One of the most striking signs of the times is a daily newspaper for women edited by Mrs. Chang and published in Peking. This newspaper has been a power for good ever since it was started in 1906.
Mass meetings of Chinese women are now of such common occurence as almost to have lost their novelty. A public meeting for women was called in Kiukiang some months before the opening of the National Industrial Exposition at Nanking for the purpose of urging the women to send thither specimens of their work “and so widen their interests and at the same time promote a worthy enterprise.”
What better proof can you have of the change that has come over the country in the attitude of its leaders towards their women than the presence of these Chinese girls in the educational institutions of America?
As patriots and workers for China we cannot but be happy in our hearts to hear of the facts and know that Chinese women have proved themselves able to receive and wisely use their education. It is practically an established fact that every Chinese student is wishing God-speed and success to the nation-wide propanganda for the uplift and betterment of our women.

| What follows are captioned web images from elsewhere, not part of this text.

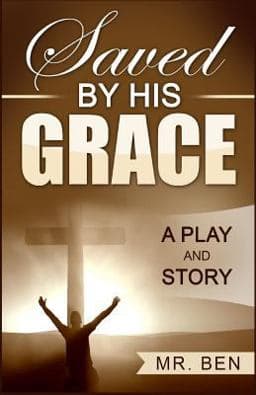 Saved by His Grace 9781684112579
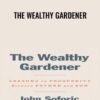The Wealthy Gardener - John Soforic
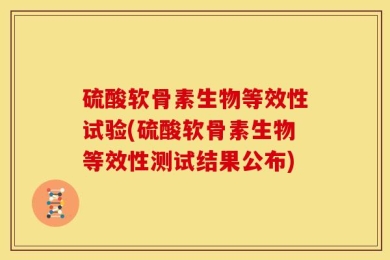 硫酸软骨素生物等效性试验(硫酸软骨素生物等效性测试结果公布)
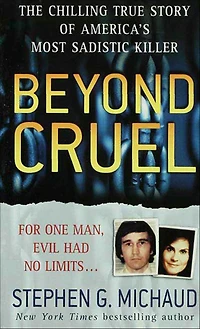 Beyond Cruel: The Chilling True Story of America's Most Sadistic Killer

But is this wish alone sufficient to bring its realization? To hope success and to achieve success are entirely different propositions.
Our statesmen for centuries back have felt the need for female education and must have wished for it. But what was the good of their mere wishing?
The missionaries came in their turn. They not only wished and prayed, but they labored. And it is largely due to their untiring efforts in the face of obstacles well-nigh insurmountable, that the present interest in women’s education owes its existence.
Now it is our turn. What are we going to do in answer to the call of duty?
What good are laws and edicts if they are not enforced? Who of us does not know that at this very day foot-binding is still going on unhindered, that educational opportunities for girls are few and far behind those for boys, and that polygamy is an everyday practice even among some officials?
The Great Charter was wrung from King John 700 years ago — but the fight for freedom and human rights is still going on in English itself. How many years will it take for us to fully raise the submerged half of our country?
Friends and fellow-students: China’s submerged half has begun to emerge and when you recall that a battalion of Chinese young women was organized and drilled for service in the late revolution, and that a militant woman suffragist used violence towards a deputy of the Nanking Assembly for refusing to vote for woman suffrage, you will agree with me that a part of that half has emerged with a vengeance.
Still, all that is but a beginning. The great mass of the people has yet to be aroused to the necessity for action. The neglect and indifference to women’s welfare in the past must be remedied — not only laws must be passed in the interest of the future mothers of the new Republic, but they must be religiously enforced. Prejudice must be removed and a healthy public sentiment created to support the progressive movement.
In furtherance of such a cause we students should take a leading part. To us girls especially, who are among the first to emerge, will fall the duties of pioneers and, if we do our share, ours will be the honor and the glory.
The welfare of China and possibly its very existence as an independent nation depends on rendering tardy justice to its womankind. For no nation can ever make real and lasting progress in civilization unless its women are following close to its men if not actually abreast with them.
In the fierce struggle for existence among the nations, that nation is badly handicapped which leaves undeveloped one half of its intellectual and moral resources.
If, according to President Lincoln, the Federal Union could not endure half free, half slave, how can China maintain her position among independent nations half free and taught, half shackled in body and in mind?